* **Description of the task**: Present the lines from the one containing "From the camera position, which" through the end of the rows as a Markdown table with the columns No. and Text, numbering each line and omitting blank lines.

* **Rows from a dataset**:
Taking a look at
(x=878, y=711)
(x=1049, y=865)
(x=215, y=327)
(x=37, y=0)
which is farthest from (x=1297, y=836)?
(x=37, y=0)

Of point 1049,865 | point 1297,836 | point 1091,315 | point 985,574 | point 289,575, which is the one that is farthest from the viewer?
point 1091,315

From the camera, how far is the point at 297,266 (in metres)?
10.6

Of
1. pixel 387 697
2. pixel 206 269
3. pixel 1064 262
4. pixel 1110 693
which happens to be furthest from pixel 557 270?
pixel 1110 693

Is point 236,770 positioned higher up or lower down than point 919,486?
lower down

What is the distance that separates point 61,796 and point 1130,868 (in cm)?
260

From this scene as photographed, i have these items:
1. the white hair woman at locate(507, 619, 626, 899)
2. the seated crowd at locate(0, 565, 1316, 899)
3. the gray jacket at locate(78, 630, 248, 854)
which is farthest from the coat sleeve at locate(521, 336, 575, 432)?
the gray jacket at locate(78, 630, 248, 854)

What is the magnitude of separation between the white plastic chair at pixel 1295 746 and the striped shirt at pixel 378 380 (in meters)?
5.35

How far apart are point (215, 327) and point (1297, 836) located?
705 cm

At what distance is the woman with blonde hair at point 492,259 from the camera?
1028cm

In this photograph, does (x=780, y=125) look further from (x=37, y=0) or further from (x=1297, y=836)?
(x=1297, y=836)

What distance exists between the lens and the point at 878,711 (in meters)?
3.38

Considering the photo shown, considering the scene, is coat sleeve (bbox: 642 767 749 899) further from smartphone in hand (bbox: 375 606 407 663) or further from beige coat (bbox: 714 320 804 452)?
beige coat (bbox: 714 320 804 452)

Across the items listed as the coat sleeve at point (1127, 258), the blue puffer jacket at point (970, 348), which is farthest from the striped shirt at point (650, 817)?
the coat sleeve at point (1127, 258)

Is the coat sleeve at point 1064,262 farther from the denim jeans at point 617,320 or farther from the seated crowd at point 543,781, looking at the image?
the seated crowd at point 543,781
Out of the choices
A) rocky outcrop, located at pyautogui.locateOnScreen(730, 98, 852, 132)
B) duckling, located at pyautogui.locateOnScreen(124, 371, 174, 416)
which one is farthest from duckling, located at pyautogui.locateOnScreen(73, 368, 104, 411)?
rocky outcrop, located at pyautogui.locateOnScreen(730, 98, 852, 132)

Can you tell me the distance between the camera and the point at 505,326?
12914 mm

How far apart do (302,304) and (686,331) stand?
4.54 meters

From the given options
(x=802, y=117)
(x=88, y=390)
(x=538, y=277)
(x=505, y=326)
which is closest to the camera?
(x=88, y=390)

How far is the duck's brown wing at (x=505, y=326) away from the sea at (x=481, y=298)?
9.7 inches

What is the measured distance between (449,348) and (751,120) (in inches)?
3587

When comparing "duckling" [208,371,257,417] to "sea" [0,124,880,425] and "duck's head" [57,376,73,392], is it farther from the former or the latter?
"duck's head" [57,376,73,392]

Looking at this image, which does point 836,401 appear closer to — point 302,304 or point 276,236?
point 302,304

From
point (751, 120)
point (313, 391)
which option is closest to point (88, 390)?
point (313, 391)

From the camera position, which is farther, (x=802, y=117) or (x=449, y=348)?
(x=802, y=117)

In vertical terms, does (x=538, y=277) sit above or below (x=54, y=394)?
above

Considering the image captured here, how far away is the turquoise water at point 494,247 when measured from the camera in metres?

* **Complete response**:
| No. | Text |
|---|---|
| 1 | From the camera position, which is farther, (x=802, y=117) or (x=449, y=348)? |
| 2 | (x=802, y=117) |
| 3 | In vertical terms, does (x=538, y=277) sit above or below (x=54, y=394)? |
| 4 | above |
| 5 | Considering the image captured here, how far away is the turquoise water at point 494,247 when measured from the camera in metres? |